A ribbon slithered on the winds, weaving between the spires of Metir Keviv. The towers there—with their russet shingles and marble exteriors that seem taken straight from some chivalric romance of yore—loom so high above the clouds that one must stop at alcoves along the stairwells to catch one’s breath, or else faint from lightheadedness and go tumbling all the way back down to the city below. So far from the ratways; from the gutters thick with peasantry who stink of sweat and sties; from the undercity, where hundreds of years worth of markets and homes have been built over, allowed to sink down into the soft belly of the earth, where the only light comes from the uncertain flames of lanterns and the air is cool as decay—so far from that Metir Keviv, there is another. In this Auroral City, the air is still as cool, and oft light comes from candles melted upon desks, but here the scent of smoking wicks and dusty parchment clings to the breeze. Here, the Fair Lady of that city sits upon her perch, up among the clouds. And it was there, in her highest tower, that the one who you call Khal Mhuchelván was born. Then, he was called Aren.
I shot up a finger, cutting Cénath before he could finish his breath. “You can’t be serious. You mean to tell me he was born a month’s trek away from his namesake, in a city that speaks an entirely different language, to a mother whose existence is questionable at best, to a peoples who look nothing like him?”

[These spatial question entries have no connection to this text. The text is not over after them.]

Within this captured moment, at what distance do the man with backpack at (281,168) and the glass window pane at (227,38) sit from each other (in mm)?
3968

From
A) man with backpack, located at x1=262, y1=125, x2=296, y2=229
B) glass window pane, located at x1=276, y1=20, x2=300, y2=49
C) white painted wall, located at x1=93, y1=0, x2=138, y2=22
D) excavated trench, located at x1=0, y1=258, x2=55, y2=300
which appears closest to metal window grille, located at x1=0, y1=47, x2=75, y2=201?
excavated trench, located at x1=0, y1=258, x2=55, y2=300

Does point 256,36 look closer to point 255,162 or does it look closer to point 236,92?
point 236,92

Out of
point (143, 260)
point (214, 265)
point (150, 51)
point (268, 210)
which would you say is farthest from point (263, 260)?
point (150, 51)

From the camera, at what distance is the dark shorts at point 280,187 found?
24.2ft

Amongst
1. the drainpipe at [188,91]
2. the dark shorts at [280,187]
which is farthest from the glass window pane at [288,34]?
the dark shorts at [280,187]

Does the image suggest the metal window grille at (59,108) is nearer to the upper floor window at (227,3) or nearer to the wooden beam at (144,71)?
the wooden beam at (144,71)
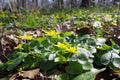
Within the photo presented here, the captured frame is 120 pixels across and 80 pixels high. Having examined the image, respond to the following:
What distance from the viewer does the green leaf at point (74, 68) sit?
2.02m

“I wouldn’t say ‘nothing’ like him,” Cénath said. “They are Valkons after all.”
“You need to read some histories.” I wheeled about, letting my cloak flare out in what I hoped was enough of a gesture to keep him off my tail. But sure enough, I caught the click of his boots as he scampered after me.
“Valkon, Paroeken—hardly a difference,” he said, “and what does it matter? Vakyrve T’ver is one of—no, the greatest wielder of Otherworldly powers. You think someone like him wouldn’t have met her? Please, just let me keep telling the story. It’s not terribly long.”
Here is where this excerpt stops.